Ja, aber in JSP gibt es Tag, die das gleiche bewirken wie JavaCode, der von der Schreibweise anders, aber nicht länger oder sogar besser ist. Um absolut das gleiche zu erreichen soll ich lt. irgenwelchen Conventions in JSP den JspTag, anstatt JavaCode verwenden. Damit muß ich für absolut die gleiche Sache doppelt soviel wissen.




tfa hat gesagt.:


> Ich nehme an, mit "abhängigen Techniken" meinst du sowas wie Frameworks oder Bibliotheken. Das finde ich gerade ein Vorteil von Java, dass es ein Auswahl ein Libs gibt, die meistens auch frei einsetzbar, robust, gut getestet und einfach nur praktisch sind.


Schön wenn es so wäre. Nicht nur aus Gaudi arbeite ich in Projekten, welche noch auf Java1.3 laufen. Legacy, aber es funktioniert zuverlässig.



tfa hat gesagt.:


> Die Alternative wäre, immer alles selbst zu basteln. Das mag in der PHP-Welt Stand der Dinge sein.


Ist es nicht, denn für alle sinnvollen Sachen gibt es in PHP eine Funktion, welche in der Standardinstallation dabei ist. So z.b.
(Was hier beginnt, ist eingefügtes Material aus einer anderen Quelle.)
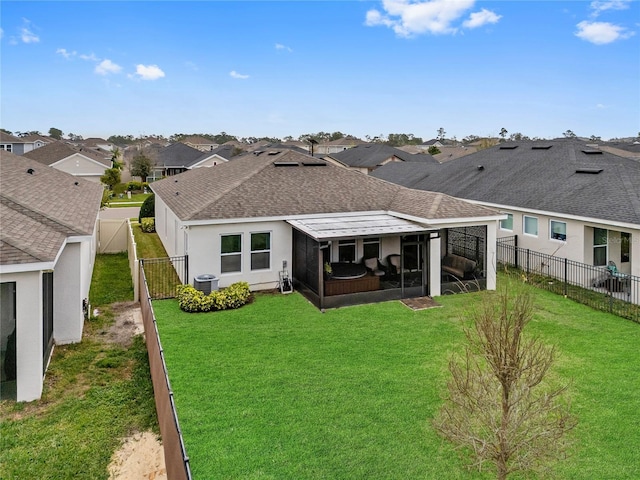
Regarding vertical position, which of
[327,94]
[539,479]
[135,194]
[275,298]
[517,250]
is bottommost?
[539,479]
MD5, wo ich für eine verschlüsselung mit Java einen 20zeiligen Code brauche evtl. gibt es ja schon eine ext Lib, die das beinhaltet.




tfa hat gesagt.:


> Wenn du professionell arbeitest, wird dich keiner dafür bezahlen, das (möglicherweise eckige) Rad immer wieder neu zu erfinden.
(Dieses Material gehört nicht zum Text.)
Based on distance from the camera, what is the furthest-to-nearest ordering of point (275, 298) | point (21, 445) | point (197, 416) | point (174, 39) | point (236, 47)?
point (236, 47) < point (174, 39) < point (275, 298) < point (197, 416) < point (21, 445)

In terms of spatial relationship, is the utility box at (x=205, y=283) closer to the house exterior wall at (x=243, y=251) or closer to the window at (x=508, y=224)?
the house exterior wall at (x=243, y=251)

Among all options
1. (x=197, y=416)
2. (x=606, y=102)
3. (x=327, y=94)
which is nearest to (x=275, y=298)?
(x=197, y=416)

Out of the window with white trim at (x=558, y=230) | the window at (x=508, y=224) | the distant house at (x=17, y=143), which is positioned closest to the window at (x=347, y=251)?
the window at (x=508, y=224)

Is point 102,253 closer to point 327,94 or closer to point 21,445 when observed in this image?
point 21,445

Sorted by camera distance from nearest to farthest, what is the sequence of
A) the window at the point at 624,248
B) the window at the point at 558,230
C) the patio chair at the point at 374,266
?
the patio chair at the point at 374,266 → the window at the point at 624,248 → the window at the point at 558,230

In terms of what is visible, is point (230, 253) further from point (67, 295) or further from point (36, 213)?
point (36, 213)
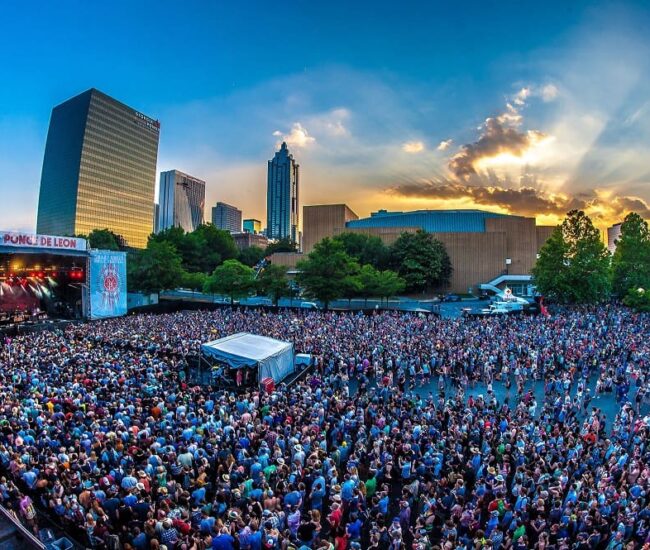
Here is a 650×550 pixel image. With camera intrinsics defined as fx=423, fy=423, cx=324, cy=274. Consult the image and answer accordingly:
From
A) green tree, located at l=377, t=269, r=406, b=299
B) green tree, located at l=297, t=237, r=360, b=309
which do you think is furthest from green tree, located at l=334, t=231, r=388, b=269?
green tree, located at l=297, t=237, r=360, b=309

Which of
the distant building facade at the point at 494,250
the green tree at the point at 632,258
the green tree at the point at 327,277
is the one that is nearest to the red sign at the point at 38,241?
the green tree at the point at 327,277

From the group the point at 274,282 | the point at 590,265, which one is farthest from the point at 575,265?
the point at 274,282

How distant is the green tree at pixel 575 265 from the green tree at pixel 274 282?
24013 millimetres

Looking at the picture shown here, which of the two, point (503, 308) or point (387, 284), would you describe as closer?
point (503, 308)

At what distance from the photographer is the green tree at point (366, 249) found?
5544 cm

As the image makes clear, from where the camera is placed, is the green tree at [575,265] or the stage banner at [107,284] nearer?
the stage banner at [107,284]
In PHP nimmt man immer das eine einzige vorgefertigte Rad, welches bei angemessener Fahrweise immer zuverlässig läuft



tfa hat gesagt.:


> Wenn man Software entwickelt, sollte man sich schon _im Ansatz dafür interessieren_, was man tut.


Ja genau und das wird immer Mißverstanden. Ich bin Softwareentwickler und in einem auch noch der Progger. Ich bestelle ein Rad lege die gewünschten Eigenschaften fest und möchte es geliefert bekommen. Mich interessiert nicht im geringsten, wie sich die Gummimischung zusammensetzt oder aus welchem Material das Radlager besteht. Es soll gefälligst funktionieren, ohne daß ich daran nachbessern muß.




tfa hat gesagt.:


> Das kann ich jetzt überhaupt nicht verstehen. Du empfiehlst PHP, aber Rails ist das größte Übel?


Rails existiert zwar, aber es fehlt die Anerkennung.



tfa hat gesagt.:


> Wo ist das Problem mit den diversen Libs? Du willst wirklich alles selbst zusammenfrickeln?


z.B. Webservice. Zig Libs, die zwar WS unterstützen, aber es fehlt ein wegweisender Standard. Es ist schön, daß es in EE5 etwas entkompliziert wurde, aber verwenden will den offiziellen Standard fast niemand. Weil u.a. bedeutende Features fehlen.



tfa hat gesagt.:


> Wird dir durch PHP keine Arbeitsweise "aufgezwungen"? Sollte die besser sein, als von irgendeinem anderen, modernerem Web-Framework?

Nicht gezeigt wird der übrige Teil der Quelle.